- Problems:
1. In the article, who was president of the RIRA Common Council?
2. Please rewrite the article from "This was when" up to and including "Stanford bumped me.", replacing "Starbucks" with "a corner café".
3. Explain why, according to the article, Matthew Katz would not let the RIRA Common Council serve as the community's representative voice.

- Document:
Just dumb luck. Everyone else was off enjoying summer vacations.
I’d dealt with RFPs — Requests for Proposal — at work in the past. I wasn’t completely lost, but there were funky moments.
Eager to get a jump on the competition for the story, I tracked down a contact my editor knew from his days as an academic journalist and got a callback. That came after-hours on a Friday, and I carried on an interview while pacing around a friend’s apartment where I fed her cats. She was on vacation too.
The cats had a problem with my babbling on the phone and not filling their dishes with grub. And it didn’t feel like a world class journalist moment.
Feeling our way to opening Cornell Tech
Not much later, I thought I got a great jump on other reporters when I landed a meeting and walking tour with Stanford University’s public relations contact.
This was when we all knew, of course, that Stanford was a shoo-in for winning the RFP contest. Roosevelt Island would be their first and only campus outside California.
When she pushed our conversation back an hour on short notice, I wandered down to Southtown a little early, time to kill. And I stumbled on her sharing a coffee, outdoors, at Starbucks, with the Roosevelt Islander, my main competitor.
Stanford bumped me.
It wasn’t the last time he’d get the jump on me, but it was the last time Stanford did.
So, I walked around with her pretending to hear all about the Island for the first time, and I confess to a bit of sadistic glee when Cornell beat them out in the homestretch.
That’s what you get for… Look, reporters have so few chances to gloat.
First Big Win for Roosevelt Island
It didn’t look like much to start with, but the founding of the Roosevelt Island Community Coalition was an achievement. And it’s still paying off.
It was messy.
Looking for a voice to represent the community, almost everyone turned instinctively to the RIRA Common Council and its popular President Matthew Katz. But Katz was having none of it.
RIRA, he reasoned, is a residents only organization. Its constitution doesn’t cover representing businesses or community groups that must be part of the mix. The Common Council could be a part of it, but only a part, not IT.
With no established leader in place but no time to lose, an impromptu collection of activists pulled together a first meeting, in the basement of Westview. Jonathan Kalkin and Jeffrey Escobar explained the process any builder must go through when putting up anything substantial in New York City.
It had an ugly acronym: ULURP. But it was very democratic and served communities well.
This was where the community had its best chance to be part of the deal.
Did you say, “ULURP?”
Neither Kalkin nor Escobar had the bandwidth for leading the Community Coalition, and it floundered, rolling down the road with no driver.
Refusing to let the moment get away, activist Joyce Short called a meeting. There, she told a dwindling group of members they needed to pull themselves together and get to work. No more dawdling over who was going to lead.

(Recorded data)
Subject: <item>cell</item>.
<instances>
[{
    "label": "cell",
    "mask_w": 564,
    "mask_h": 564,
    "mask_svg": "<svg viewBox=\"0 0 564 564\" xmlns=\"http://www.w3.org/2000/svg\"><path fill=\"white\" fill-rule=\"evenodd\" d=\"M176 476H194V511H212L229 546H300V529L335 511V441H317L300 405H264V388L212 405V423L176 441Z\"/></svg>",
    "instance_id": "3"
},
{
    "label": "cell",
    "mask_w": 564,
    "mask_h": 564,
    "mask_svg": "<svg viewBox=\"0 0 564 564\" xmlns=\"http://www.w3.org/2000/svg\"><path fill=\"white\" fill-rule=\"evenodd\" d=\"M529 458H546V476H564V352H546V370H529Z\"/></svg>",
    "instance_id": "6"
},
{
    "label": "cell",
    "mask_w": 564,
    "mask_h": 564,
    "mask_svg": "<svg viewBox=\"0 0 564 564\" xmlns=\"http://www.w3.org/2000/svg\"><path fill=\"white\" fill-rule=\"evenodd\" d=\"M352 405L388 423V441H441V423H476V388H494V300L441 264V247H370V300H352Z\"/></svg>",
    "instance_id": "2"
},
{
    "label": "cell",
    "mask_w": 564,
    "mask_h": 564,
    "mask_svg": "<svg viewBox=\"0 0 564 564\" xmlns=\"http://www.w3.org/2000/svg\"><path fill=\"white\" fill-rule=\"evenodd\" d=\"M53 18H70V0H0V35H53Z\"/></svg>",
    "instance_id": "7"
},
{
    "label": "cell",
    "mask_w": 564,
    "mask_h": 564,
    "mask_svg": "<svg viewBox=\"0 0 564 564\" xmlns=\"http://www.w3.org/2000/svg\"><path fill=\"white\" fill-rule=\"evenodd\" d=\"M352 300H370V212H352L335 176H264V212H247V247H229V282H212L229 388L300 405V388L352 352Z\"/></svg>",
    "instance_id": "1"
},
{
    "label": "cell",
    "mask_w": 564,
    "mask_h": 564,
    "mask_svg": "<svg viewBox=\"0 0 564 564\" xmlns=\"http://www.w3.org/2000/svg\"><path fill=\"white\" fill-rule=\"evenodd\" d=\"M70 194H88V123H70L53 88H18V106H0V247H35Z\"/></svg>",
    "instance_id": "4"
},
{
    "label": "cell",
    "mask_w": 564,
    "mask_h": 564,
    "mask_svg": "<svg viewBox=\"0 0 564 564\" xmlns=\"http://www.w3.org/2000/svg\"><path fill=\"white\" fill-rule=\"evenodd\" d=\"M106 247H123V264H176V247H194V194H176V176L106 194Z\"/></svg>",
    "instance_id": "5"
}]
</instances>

- Replies:
1. Matthew Katz.

2.
This was when we all knew, of course, that Stanford was a shoo-in for winning the RFP contest. Roosevelt Island would be their first and only campus outside California.
When she pushed our conversation back an hour on short notice, I wandered down to Southtown a little early, time to kill. And I stumbled on her sharing a coffee, outdoors, at a corner café, with the Roosevelt Islander, my main competitor.
Stanford bumped me.

3. RIRA is a residents-only organization, and its constitution doesn't cover representing the businesses or community groups that had to be part of the mix. The Common Council could be one part of the effort but not the whole of it.